* Required action
Answer these questions from the text on salmonella in animal feed:
(a) How many bags of animal feed did the CBC News team buy, and from where?
(b) According to the Public Health Agency of Canada, about how many hospitalizations result each year from salmonella-related illness in Canada?
(c) How many strains of salmonella are currently banned from animal feed entering the US?
++++ Text shown
A CBC News team carried out an investigation into salmonella in animal feed and found that 2 out of 12 bags of animal feed were contaminated despite Canada’s zero tolerance policy. The Canadian Food Inspection Agency (CFIA) said they take any detection very seriously, but confirmed that it finds salomella in 13% of the feed it routinely tests.

They purchased 12 bags for animal feed from retailers around Winnipeg which were then tested.

Rick Holley, a food science professor at the University of Manitoba said, “We can’t possibly hope to reduce the frequency to which these animals that we use as food shed salmonella with the hope that [our food] will not be contaminated unless we stop feeding [salmonella] to our animals.” He said that animals contaminated with salmonella produce contaminated manure, which farmers then spread on fields as fertilizer and that there is a link between salmonella contamination in animal feed and contamination in meat, fruits, vegetables, and nuts.

According to the Public Health Agency of Canada, there are about 6,700 cases of salmonella-related illness reported each year in Canada resulting in 800 hospitalizations and three to five deaths.

Melissa Dumont, director of technical services for the Animal Nutrition Association of Canada (ANAC), said salmonella is “everywhere in the environment…it’s very hard to control, so there’s a possibility that we can find salmonella in [animal] feed.” When asked about the link between salmonella in feed and human illness, Dumont said she is not convinced.

In 2010, the US Food and Drug Administration (FDA) enforced a zero-tolerance policy for salmonella in animal feed leading which lead to an import alert against four Canadian canola processors after several shipments of canola meal tested positive for salmonella. For more than a year, the FDA effectively shut the U.S.-Canadian border to canola meal from Bunge, Viterra, ADM and Cargill plants in Alberta, Saskatchewan, Manitoba and Ontario. But in late 2010 and early 2011, the import alert was lifted after stakeholders petitioned the FDA to relax the way the regulator deals with salmonella in feed.

According to Robert Broeska, president of the Canadian Oilseed Processors Association, only eight of more than 2,500 strains of salmonella are currently banned from animal feed entering the US to narrow their import restrictions. These eight strains were singled out for causing sickness in animals.

When asked if salmonella in canola meal could put people at risk, Robert said, “Canola meal is used for a protein ingredient in livestock feed. So it is really the concern of the feed industry as well as the crushing industry.”

Some European countries take the threat of salmonella in the food chain much more seriously than Canada does. Ola Magnus Loemo, a spokesperson for Norway’s Ministry of Agriculture and Food, says Scandinavian countries have established strong national [salmonella] surveillance-regimes in the mid-1990s and fought to implement tight controls on salmonella while negotiating European Union treaties. As a result, salmonella outbreaks are very rare in Norway, and “the majority of those cases [almost all] could be traced to contamination abroad.”

Holley said he would like to see Canada take similar steps, and he sees cleaning up our act when it comes to feed as being part of that.
++++++++
++++ Extracted material
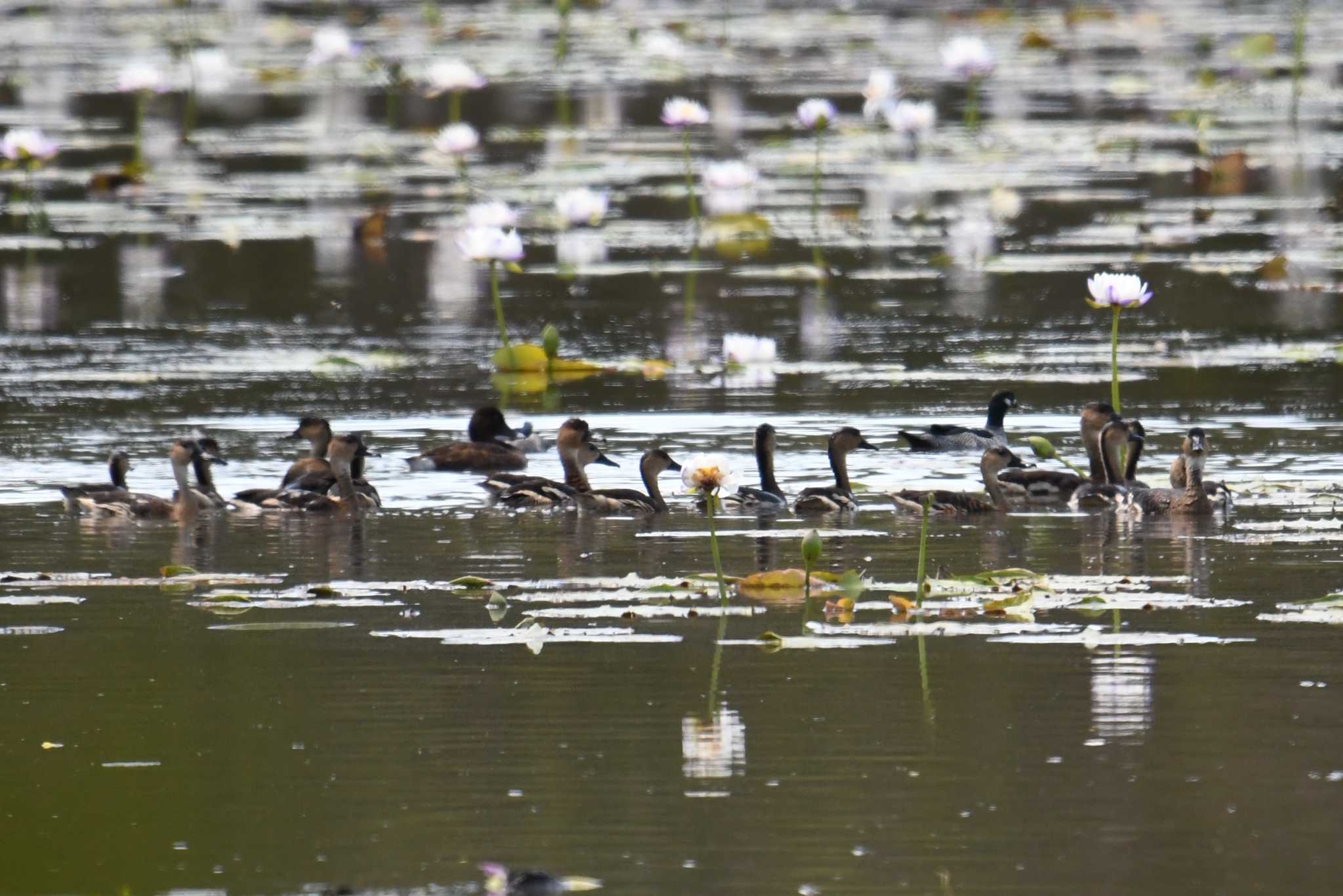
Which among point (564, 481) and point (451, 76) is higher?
point (451, 76)

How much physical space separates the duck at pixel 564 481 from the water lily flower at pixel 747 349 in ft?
8.21

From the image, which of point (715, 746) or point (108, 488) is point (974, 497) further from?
point (715, 746)

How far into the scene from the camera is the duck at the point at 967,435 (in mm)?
14086

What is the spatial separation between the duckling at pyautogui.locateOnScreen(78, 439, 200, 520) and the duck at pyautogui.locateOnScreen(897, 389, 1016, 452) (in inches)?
137

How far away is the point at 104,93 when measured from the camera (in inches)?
1401

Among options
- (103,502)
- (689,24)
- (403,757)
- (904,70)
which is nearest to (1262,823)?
(403,757)

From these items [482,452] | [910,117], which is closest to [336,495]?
[482,452]

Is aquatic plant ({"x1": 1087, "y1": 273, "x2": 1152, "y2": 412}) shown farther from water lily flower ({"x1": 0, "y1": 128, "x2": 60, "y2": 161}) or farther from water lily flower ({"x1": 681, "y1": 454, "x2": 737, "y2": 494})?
water lily flower ({"x1": 0, "y1": 128, "x2": 60, "y2": 161})

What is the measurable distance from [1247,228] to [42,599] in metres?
14.2

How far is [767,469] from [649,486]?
1.82 ft

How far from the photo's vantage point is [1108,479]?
13188 millimetres

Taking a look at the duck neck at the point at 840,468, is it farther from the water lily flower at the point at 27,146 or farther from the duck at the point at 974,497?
the water lily flower at the point at 27,146

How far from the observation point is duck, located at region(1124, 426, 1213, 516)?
477 inches

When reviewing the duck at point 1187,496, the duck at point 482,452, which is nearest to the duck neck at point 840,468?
the duck at point 1187,496
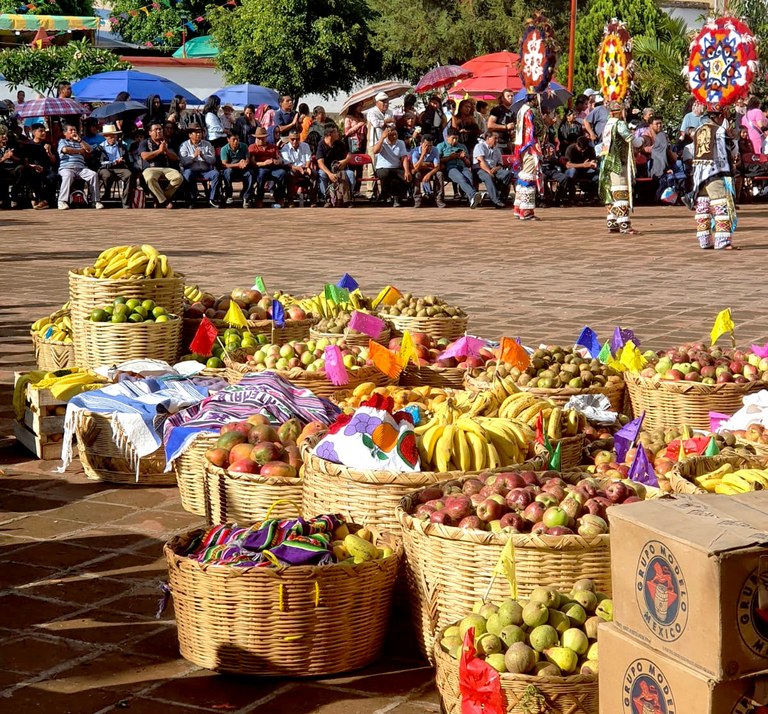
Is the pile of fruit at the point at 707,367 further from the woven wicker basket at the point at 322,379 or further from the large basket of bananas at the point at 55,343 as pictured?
the large basket of bananas at the point at 55,343

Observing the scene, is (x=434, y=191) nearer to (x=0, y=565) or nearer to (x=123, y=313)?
(x=123, y=313)

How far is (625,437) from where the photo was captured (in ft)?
18.0

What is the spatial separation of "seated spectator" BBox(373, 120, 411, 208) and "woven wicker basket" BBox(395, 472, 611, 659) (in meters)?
18.3

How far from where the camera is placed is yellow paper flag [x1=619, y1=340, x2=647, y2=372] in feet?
22.1

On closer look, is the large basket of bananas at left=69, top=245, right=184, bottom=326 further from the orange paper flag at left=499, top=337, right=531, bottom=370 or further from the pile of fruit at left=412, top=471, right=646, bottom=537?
the pile of fruit at left=412, top=471, right=646, bottom=537

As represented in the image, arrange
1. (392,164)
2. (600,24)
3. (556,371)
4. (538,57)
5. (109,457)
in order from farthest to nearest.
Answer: (600,24) → (392,164) → (538,57) → (556,371) → (109,457)

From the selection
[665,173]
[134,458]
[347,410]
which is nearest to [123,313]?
[134,458]

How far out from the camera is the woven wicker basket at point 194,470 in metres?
5.74

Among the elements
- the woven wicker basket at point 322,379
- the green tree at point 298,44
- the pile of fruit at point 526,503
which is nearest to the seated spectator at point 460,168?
the green tree at point 298,44

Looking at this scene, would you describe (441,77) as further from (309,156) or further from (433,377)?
(433,377)

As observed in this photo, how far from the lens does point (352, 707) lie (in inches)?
154

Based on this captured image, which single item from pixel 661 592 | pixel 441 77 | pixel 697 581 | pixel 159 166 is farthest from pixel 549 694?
pixel 441 77

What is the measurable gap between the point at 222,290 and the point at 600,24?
2644cm

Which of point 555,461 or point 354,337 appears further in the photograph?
point 354,337
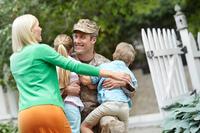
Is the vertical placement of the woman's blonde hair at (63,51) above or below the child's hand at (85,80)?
above

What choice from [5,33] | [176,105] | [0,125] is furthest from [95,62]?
[5,33]

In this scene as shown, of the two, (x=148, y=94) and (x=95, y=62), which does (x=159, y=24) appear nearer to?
(x=148, y=94)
++++++++
* Response
(a) The team bought 12 bags from retailers around Winnipeg.
(b) About 800 hospitalizations result each year.
(c) Eight strains, out of more than 2,500, are banned.